Pour mieux responsabiliser les techniciens de la santé quant aux résultats de leur action, il importe d’assurer l’extension du processus d’autonomie financière des hôpitaux aux districts sanitaires, par la mise en place de conseils d’administration (en lieu et place des comités de gestion) présidés par des élus locaux et où seraient représentées les populations et les organisations des travailleurs.
Il faudrait repenser la participation communautaire, telle qu’elle est actuellement incarnée par les comités de santé, car elle se réduit, encore trop souvent, à la participation financière des populations. Il faudra trouver la juste mesure entre les risques accrus d’une «politisation» de la participation communautaire à cause de l’implication des collectivités locales et la mise en place d’un environnement légal et institutionnel plus solide pour le renforcement de la participation communautaire dans le développement sanitaire.
La réduction des ressources financières publiques disponibles au niveau du district sanitaire suite au transfert des budgets des structures sanitaires aux collectivités locales, a eu des incidences négatives sur le système de santé. C’est pour cette raison, qu’il faudrait être circonspect, quant au transfert intempestif de la gestion des ressources humaines aux collectivités locales. La création prochaine d’une direction des Ressources humaines au sein du ministère de la Santé devrait constituer l’occasion d’une définition de critères objectifs d’une gestion démocratique du personnel de santé, qui devrait pour le moment rester sous l’autorité du ministère de la Santé et des représentants de l’Etat (sous-préfet, préfet et gouverneur).
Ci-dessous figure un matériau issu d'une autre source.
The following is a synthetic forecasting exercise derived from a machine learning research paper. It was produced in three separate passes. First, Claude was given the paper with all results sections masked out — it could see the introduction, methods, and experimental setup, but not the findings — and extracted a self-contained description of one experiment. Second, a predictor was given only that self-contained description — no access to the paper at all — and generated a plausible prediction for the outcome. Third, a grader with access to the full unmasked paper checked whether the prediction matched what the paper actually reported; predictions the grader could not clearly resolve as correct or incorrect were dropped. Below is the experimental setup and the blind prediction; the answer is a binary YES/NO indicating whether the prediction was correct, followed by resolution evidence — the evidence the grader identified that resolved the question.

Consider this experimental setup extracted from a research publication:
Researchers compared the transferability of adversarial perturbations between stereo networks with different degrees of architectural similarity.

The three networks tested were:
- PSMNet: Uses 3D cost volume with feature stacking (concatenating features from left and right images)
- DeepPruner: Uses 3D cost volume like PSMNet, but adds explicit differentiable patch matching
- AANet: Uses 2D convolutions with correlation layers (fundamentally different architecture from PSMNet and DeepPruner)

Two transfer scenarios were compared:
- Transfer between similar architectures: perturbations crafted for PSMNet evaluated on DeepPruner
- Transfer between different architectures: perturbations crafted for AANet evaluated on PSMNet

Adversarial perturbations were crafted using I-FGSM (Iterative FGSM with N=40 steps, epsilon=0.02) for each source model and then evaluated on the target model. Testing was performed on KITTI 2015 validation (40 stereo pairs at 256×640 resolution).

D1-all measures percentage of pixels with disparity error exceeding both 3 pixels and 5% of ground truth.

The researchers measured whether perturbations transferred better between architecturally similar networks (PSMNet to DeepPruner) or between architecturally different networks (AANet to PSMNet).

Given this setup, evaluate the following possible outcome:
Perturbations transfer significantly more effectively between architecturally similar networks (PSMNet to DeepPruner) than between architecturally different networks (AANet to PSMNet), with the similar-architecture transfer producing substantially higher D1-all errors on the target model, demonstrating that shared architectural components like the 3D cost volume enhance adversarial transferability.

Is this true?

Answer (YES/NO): NO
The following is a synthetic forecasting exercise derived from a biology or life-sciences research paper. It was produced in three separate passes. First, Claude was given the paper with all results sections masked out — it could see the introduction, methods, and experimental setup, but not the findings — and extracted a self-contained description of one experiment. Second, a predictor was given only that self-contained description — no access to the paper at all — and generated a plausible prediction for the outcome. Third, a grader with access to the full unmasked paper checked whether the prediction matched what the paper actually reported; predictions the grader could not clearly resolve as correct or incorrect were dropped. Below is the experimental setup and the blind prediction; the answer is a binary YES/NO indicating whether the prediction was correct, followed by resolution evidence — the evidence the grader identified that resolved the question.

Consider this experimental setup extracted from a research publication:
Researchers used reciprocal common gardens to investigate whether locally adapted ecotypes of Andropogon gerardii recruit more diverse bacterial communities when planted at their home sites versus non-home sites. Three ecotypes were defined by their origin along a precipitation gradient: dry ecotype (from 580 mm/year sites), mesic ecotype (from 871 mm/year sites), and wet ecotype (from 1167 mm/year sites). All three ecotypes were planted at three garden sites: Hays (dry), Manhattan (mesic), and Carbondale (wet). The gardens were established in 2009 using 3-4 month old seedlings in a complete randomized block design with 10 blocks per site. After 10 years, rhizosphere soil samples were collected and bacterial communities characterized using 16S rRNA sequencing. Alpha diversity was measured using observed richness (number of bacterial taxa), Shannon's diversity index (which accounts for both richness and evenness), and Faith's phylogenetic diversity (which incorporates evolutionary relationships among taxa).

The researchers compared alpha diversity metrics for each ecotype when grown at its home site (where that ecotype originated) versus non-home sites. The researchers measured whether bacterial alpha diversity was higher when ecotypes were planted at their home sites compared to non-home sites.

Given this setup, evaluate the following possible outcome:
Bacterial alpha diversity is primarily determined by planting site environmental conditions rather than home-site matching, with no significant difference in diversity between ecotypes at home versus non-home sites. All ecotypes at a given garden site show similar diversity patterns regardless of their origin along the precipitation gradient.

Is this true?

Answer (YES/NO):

Dans cette optique, on pourrait penser à une mise à disposition des personnes de santé qualifiées et recrutées par les collectivités locales au niveau des régions médicales ; ce qui permettrait de procéder à une gestion intégrée des ressources humaines en concertation avec les partenaires sociaux et les collectivités locales.
La régionalisation au Sénégal, en transférant plusieurs compétences aux collectivités locales dans divers domaines en plus de leurs compétences traditionnelles, crée un environnement et un cadre institutionnel favorables au renforcement de l’approche multisectorielle pour un développement sanitaire durable dans le pays.
Encore faudrait-il que la volonté d’accaparement propre aux politiciens activistes ne vienne remettre en cause une approche graduelle et réfléchie basée sur le renforcement des capacités des collectivités locales et l’approfondissement du processus démocratique de notre pays.